Re: Seagate ST3000DM001 with broken electronics

May 9th, 2013, 13:53

yeah or donordrives or effectiveelectronic or accesscomputer or other 5 or 6 places :)

Re: Seagate ST3000DM001 with broken electronics

May 9th, 2013, 14:11

jvm_threads wrote:Hello everyone,
Cutting to the chase and skipping the what and how, I have an ST3000DM001 with the flash chip (M25P40) broken. No pin stubs, nothing on two of its pins. Already tried some eeprom service specialists to tinker with it without luck. Can anyone here still help in recovering the data? Is it possible? Got a response from a data recovery specialist (company will not be named), who told me they needed the chip to recover the data on this drive.
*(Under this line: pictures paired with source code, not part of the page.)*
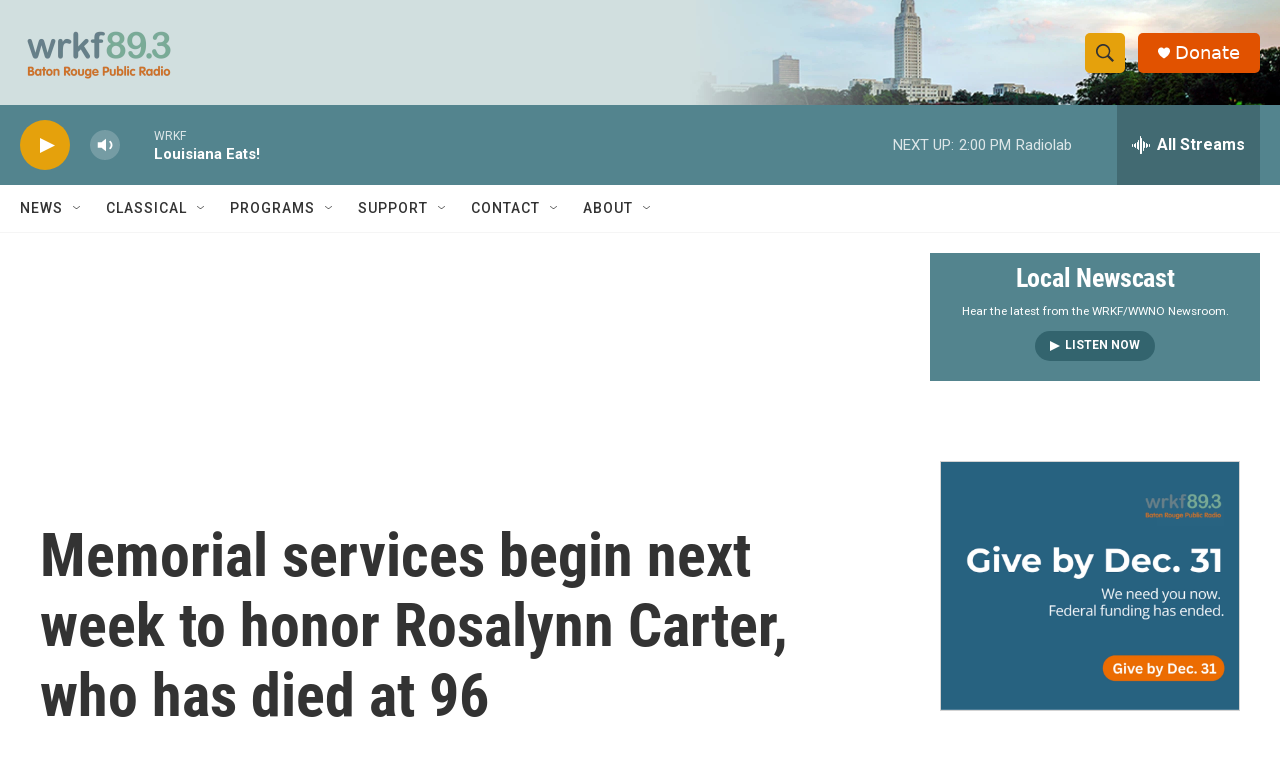

--- FILE ---
content_type: text/html; charset=utf-8
request_url: https://www.google.com/recaptcha/api2/aframe
body_size: 266
content:
<!DOCTYPE HTML><html><head><meta http-equiv="content-type" content="text/html; charset=UTF-8"></head><body><script nonce="n37HS08F8QRw9-5Gqwtgzw">/** Anti-fraud and anti-abuse applications only. See google.com/recaptcha */ try{var clients={'sodar':'https://pagead2.googlesyndication.com/pagead/sodar?'};window.addEventListener("message",function(a){try{if(a.source===window.parent){var b=JSON.parse(a.data);var c=clients[b['id']];if(c){var d=document.createElement('img');d.src=c+b['params']+'&rc='+(localStorage.getItem("rc::a")?sessionStorage.getItem("rc::b"):"");window.document.body.appendChild(d);sessionStorage.setItem("rc::e",parseInt(sessionStorage.getItem("rc::e")||0)+1);localStorage.setItem("rc::h",'1768678191191');}}}catch(b){}});window.parent.postMessage("_grecaptcha_ready", "*");}catch(b){}</script></body></html>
I understand there's calibration data there and other stuff, but it was strange to me that not even opening the drive was suggested. The drive is mine, not doing this for anyone else. I already gathered a lot of great info on this forum while being a guest, will appreciate your input.
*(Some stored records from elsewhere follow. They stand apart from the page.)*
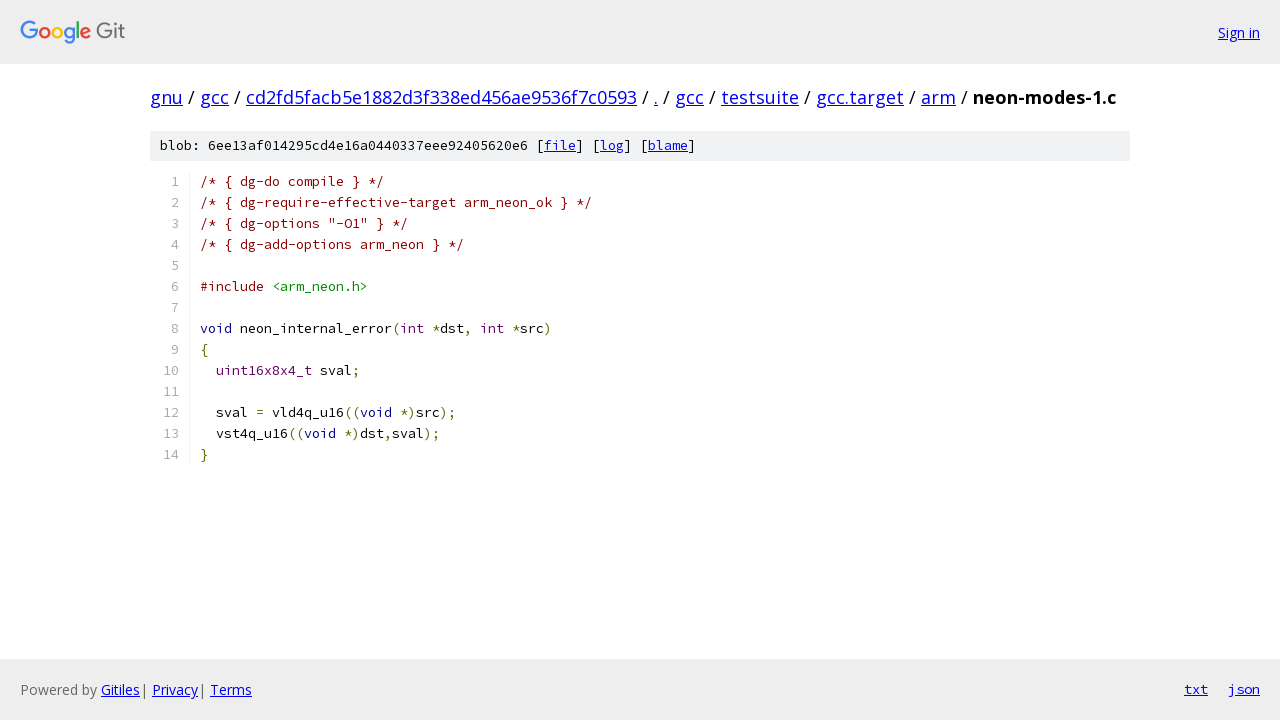

--- FILE ---
content_type: text/html; charset=utf-8
request_url: https://gnu.googlesource.com/gcc/+/cd2fd5facb5e1882d3f338ed456ae9536f7c0593/gcc/testsuite/gcc.target/arm/neon-modes-1.c
body_size: 1236
content:
<!DOCTYPE html><html lang="en"><head><meta charset="utf-8"><meta name="viewport" content="width=device-width, initial-scale=1"><title>gcc/testsuite/gcc.target/arm/neon-modes-1.c - gcc - Git at Google</title><link rel="stylesheet" type="text/css" href="/+static/base.css"><link rel="stylesheet" type="text/css" href="/+static/prettify/prettify.css"><!-- default customHeadTagPart --></head><body class="Site"><header class="Site-header"><div class="Header"><a class="Header-image" href="/"><img src="//www.gstatic.com/images/branding/lockups/2x/lockup_git_color_108x24dp.png" width="108" height="24" alt="Google Git"></a><div class="Header-menu"> <a class="Header-menuItem" href="https://accounts.google.com/AccountChooser?faa=1&amp;continue=https://gnu.googlesource.com/login/gcc/%2B/cd2fd5facb5e1882d3f338ed456ae9536f7c0593/gcc/testsuite/gcc.target/arm/neon-modes-1.c">Sign in</a> </div></div></header><div class="Site-content"><div class="Container "><div class="Breadcrumbs"><a class="Breadcrumbs-crumb" href="/?format=HTML">gnu</a> / <a class="Breadcrumbs-crumb" href="/gcc/">gcc</a> / <a class="Breadcrumbs-crumb" href="/gcc/+/cd2fd5facb5e1882d3f338ed456ae9536f7c0593">cd2fd5facb5e1882d3f338ed456ae9536f7c0593</a> / <a class="Breadcrumbs-crumb" href="/gcc/+/cd2fd5facb5e1882d3f338ed456ae9536f7c0593/">.</a> / <a class="Breadcrumbs-crumb" href="/gcc/+/cd2fd5facb5e1882d3f338ed456ae9536f7c0593/gcc">gcc</a> / <a class="Breadcrumbs-crumb" href="/gcc/+/cd2fd5facb5e1882d3f338ed456ae9536f7c0593/gcc/testsuite">testsuite</a> / <a class="Breadcrumbs-crumb" href="/gcc/+/cd2fd5facb5e1882d3f338ed456ae9536f7c0593/gcc/testsuite/gcc.target">gcc.target</a> / <a class="Breadcrumbs-crumb" href="/gcc/+/cd2fd5facb5e1882d3f338ed456ae9536f7c0593/gcc/testsuite/gcc.target/arm">arm</a> / <span class="Breadcrumbs-crumb">neon-modes-1.c</span></div><div class="u-sha1 u-monospace BlobSha1">blob: 6ee13af014295cd4e16a0440337eee92405620e6 [<a href="/gcc/+/cd2fd5facb5e1882d3f338ed456ae9536f7c0593/gcc/testsuite/gcc.target/arm/neon-modes-1.c">file</a>] [<a href="/gcc/+log/cd2fd5facb5e1882d3f338ed456ae9536f7c0593/gcc/testsuite/gcc.target/arm/neon-modes-1.c">log</a>] [<a href="/gcc/+blame/cd2fd5facb5e1882d3f338ed456ae9536f7c0593/gcc/testsuite/gcc.target/arm/neon-modes-1.c">blame</a>]</div><table class="FileContents"><tr class="u-pre u-monospace FileContents-line"><td class="u-lineNum u-noSelect FileContents-lineNum" data-line-number="1"></td><td class="FileContents-lineContents" id="1"><span class="com">/* { dg-do compile } */</span></td></tr><tr class="u-pre u-monospace FileContents-line"><td class="u-lineNum u-noSelect FileContents-lineNum" data-line-number="2"></td><td class="FileContents-lineContents" id="2"><span class="com">/* { dg-require-effective-target arm_neon_ok } */</span></td></tr><tr class="u-pre u-monospace FileContents-line"><td class="u-lineNum u-noSelect FileContents-lineNum" data-line-number="3"></td><td class="FileContents-lineContents" id="3"><span class="com">/* { dg-options &quot;-O1&quot; } */</span></td></tr><tr class="u-pre u-monospace FileContents-line"><td class="u-lineNum u-noSelect FileContents-lineNum" data-line-number="4"></td><td class="FileContents-lineContents" id="4"><span class="com">/* { dg-add-options arm_neon } */</span></td></tr><tr class="u-pre u-monospace FileContents-line"><td class="u-lineNum u-noSelect FileContents-lineNum" data-line-number="5"></td><td class="FileContents-lineContents" id="5"></td></tr><tr class="u-pre u-monospace FileContents-line"><td class="u-lineNum u-noSelect FileContents-lineNum" data-line-number="6"></td><td class="FileContents-lineContents" id="6"><span class="com">#include</span><span class="pln"> </span><span class="str">&lt;arm_neon.h&gt;</span></td></tr><tr class="u-pre u-monospace FileContents-line"><td class="u-lineNum u-noSelect FileContents-lineNum" data-line-number="7"></td><td class="FileContents-lineContents" id="7"></td></tr><tr class="u-pre u-monospace FileContents-line"><td class="u-lineNum u-noSelect FileContents-lineNum" data-line-number="8"></td><td class="FileContents-lineContents" id="8"><span class="kwd">void</span><span class="pln"> neon_internal_error</span><span class="pun">(</span><span class="typ">int</span><span class="pln"> </span><span class="pun">*</span><span class="pln">dst</span><span class="pun">,</span><span class="pln"> </span><span class="typ">int</span><span class="pln"> </span><span class="pun">*</span><span class="pln">src</span><span class="pun">)</span></td></tr><tr class="u-pre u-monospace FileContents-line"><td class="u-lineNum u-noSelect FileContents-lineNum" data-line-number="9"></td><td class="FileContents-lineContents" id="9"><span class="pun">{</span></td></tr><tr class="u-pre u-monospace FileContents-line"><td class="u-lineNum u-noSelect FileContents-lineNum" data-line-number="10"></td><td class="FileContents-lineContents" id="10"><span class="pln">  </span><span class="typ">uint16x8x4_t</span><span class="pln"> sval</span><span class="pun">;</span></td></tr><tr class="u-pre u-monospace FileContents-line"><td class="u-lineNum u-noSelect FileContents-lineNum" data-line-number="11"></td><td class="FileContents-lineContents" id="11"></td></tr><tr class="u-pre u-monospace FileContents-line"><td class="u-lineNum u-noSelect FileContents-lineNum" data-line-number="12"></td><td class="FileContents-lineContents" id="12"><span class="pln">  sval </span><span class="pun">=</span><span class="pln"> vld4q_u16</span><span class="pun">((</span><span class="kwd">void</span><span class="pln"> </span><span class="pun">*)</span><span class="pln">src</span><span class="pun">);</span></td></tr><tr class="u-pre u-monospace FileContents-line"><td class="u-lineNum u-noSelect FileContents-lineNum" data-line-number="13"></td><td class="FileContents-lineContents" id="13"><span class="pln">  vst4q_u16</span><span class="pun">((</span><span class="kwd">void</span><span class="pln"> </span><span class="pun">*)</span><span class="pln">dst</span><span class="pun">,</span><span class="pln">sval</span><span class="pun">);</span></td></tr><tr class="u-pre u-monospace FileContents-line"><td class="u-lineNum u-noSelect FileContents-lineNum" data-line-number="14"></td><td class="FileContents-lineContents" id="14"><span class="pun">}</span></td></tr></table><script nonce="n1y0kzpyO0Zn1fdj4LY8yg">for (let lineNumEl of document.querySelectorAll('td.u-lineNum')) {lineNumEl.onclick = () => {window.location.hash = `#${lineNumEl.getAttribute('data-line-number')}`;};}</script></div> <!-- Container --></div> <!-- Site-content --><footer class="Site-footer"><div class="Footer"><span class="Footer-poweredBy">Powered by <a href="https://gerrit.googlesource.com/gitiles/">Gitiles</a>| <a href="https://policies.google.com/privacy">Privacy</a>| <a href="https://policies.google.com/terms">Terms</a></span><span class="Footer-formats"><a class="u-monospace Footer-formatsItem" href="?format=TEXT">txt</a> <a class="u-monospace Footer-formatsItem" href="?format=JSON">json</a></span></div></footer></body></html>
It is possible but it is going to be big bucks - less expensive if the original chip, albeit broken, is still "alive" - so it is a dead end, I'm afraid.
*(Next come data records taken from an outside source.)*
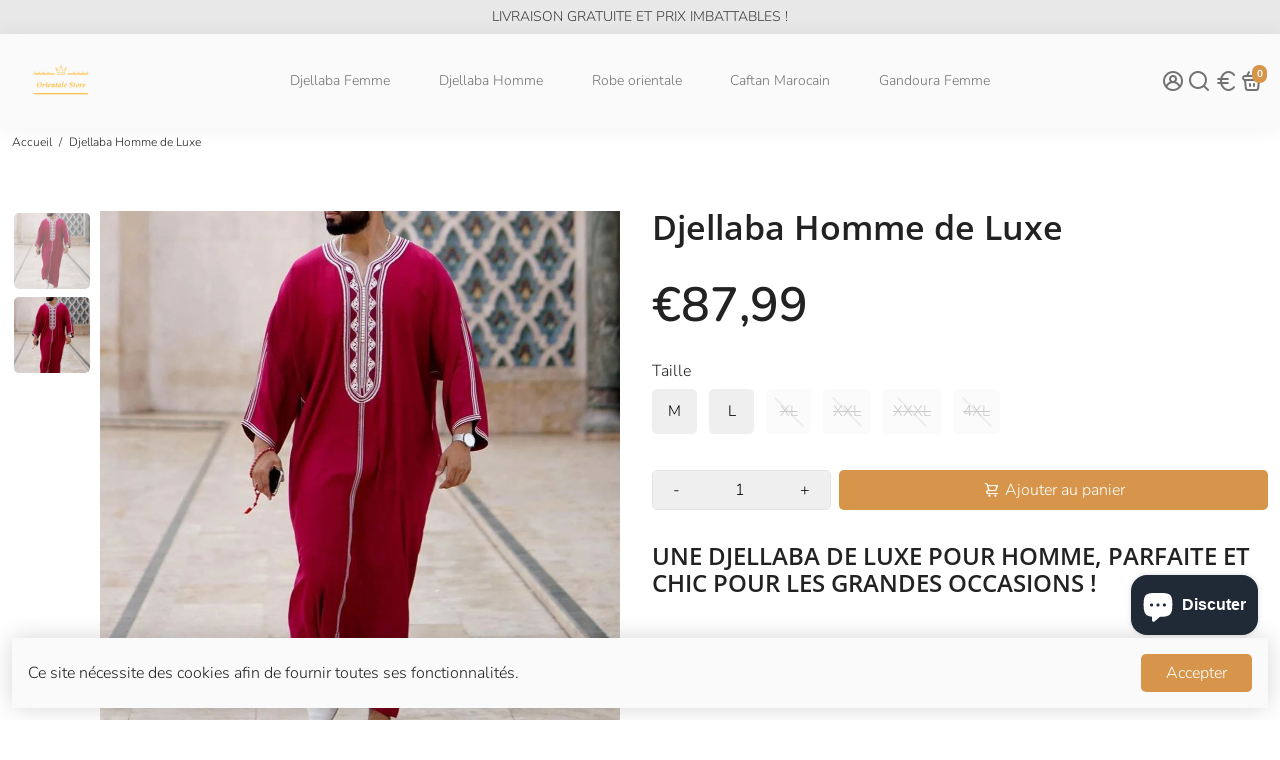

--- FILE ---
content_type: text/html; charset=utf-8
request_url: https://orientale-store.fr/?section_id=api__minicart
body_size: 196
content:
<div id="shopify-section-api__minicart" class="shopify-section">




</div>
{
  "html": "\n\u003cdiv class=\"minicart\"\u003e\n  \u003cdiv class=\"minicart__entries fancy-scroll\"\u003e\n    \u003cp class=\"minicart__title\"\u003eVotre panier \u003cspan\u003e(0)\u003c\/span\u003e\u003cspan class=\"minicart__close\" onclick=\"BillionaireTheme.cart.close()\"\u003eFermer\u003c\/span\u003e\u003c\/p\u003e\n    \n    \n    \n      \u003cdiv style=\"text-align: center;\"\u003e\n      \u003ca href=\"\/collections\/all\" aria-label=\"Collection\" class=\"empty__cart--icon\"\u003e\u003ci class=\"uil uil-shopping-bag\"\u003e\u003c\/i\u003e\u003c\/a\u003e\n      \u003cdiv class=\"empty__cart--title\"\u003eVotre panier est vide\u003c\/div\u003e\n        \n        \r\n\r\n    \u003ca\r\n    \r\n    class=\"button button--primary button--filled  button--primary__filled \"\r\n    \r\n    \r\n    href=\"\/collections\/all\"\u003eDécouvrez notre offre\u003c\/a\u003e\r\n\n      \u003c\/div\u003e\n    \n  \u003c\/div\u003e\n  \n\u003c\/div\u003e\n",
  "item_count": 0,
  "items": "\n{}\n",
  "total": "€0,00",
  "total_raw": 0
}
<div></div>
Re: Seagate ST3000DM001 with broken electronics

May 9th, 2013, 22:01

BlackST wrote:It is possible but it is going to be big bucks - less expensive if the original chip, albeit broken, is still "alive" - so it is a dead end, I'm afraid.


You have any idea of what would the process be? Taking the platters out for reading, doing new calibration on the drive with new electronics...?

Re: Seagate ST3000DM001 with broken electronics

May 9th, 2013, 23:05

The electronics part of the drive has nothing to do with the physical state of the platters. Therefore, do not tamper with the platters in any way. Do not remove the drive's cover as there is nothing physically wrong with the internal architecture of you drive (based on the info provided above by you).

The PCB contains some of the firmware that is responsible for drive operation as seen here in this paragraph (http://hddscan.com/doc/HDD_from_inside.html):

Flash chip stores part of the drive's firmware. When you apply power on a drive, MCU chip reads content of the flash chip into the memory and starts the code. Without such code drive wouldn't even spin up. Sometimes there is no flash chip on PCB that means content of the flash located inside MCU.

or

(http://forums.seagate.com/t5/Barracuda- ... d-p/129976)
There are two places where the firmware is stored. The bulk of it is written to a firmware zone in the hidden System Area on the platters, while a small portion of the boot firmware resides in an 8-pin serial flash memory IC on the PCB. This flash memory also stores unique, drive specific "adaptive" information. Therefore a firmware transfer from flash memory to flash memory would be pointless. In fact it would only compound the problem due to wrong adaptives being transferred.

Not sure how the chip got damaged, but maybe perhaps someone where the drive has traveled to actually saved the firmware for backup in case such physical damage occurs. Maybe you can inquire about that.

Have you talked to Seagate?

Re: Seagate ST3000DM001 with broken electronics

May 10th, 2013, 1:38

labtech wrote:firmware transfer from flash memory to flash memory would be pointless. In fact it would only compound the problem due to wrong adaptives being transferred.


8-9 out of 10 simply won't work, 1-2 add more damage if you are unlucky.

Counting me out , I'm quite sure there are many people who can handle the case. What I'm absolutely sure it won't be cheap at all.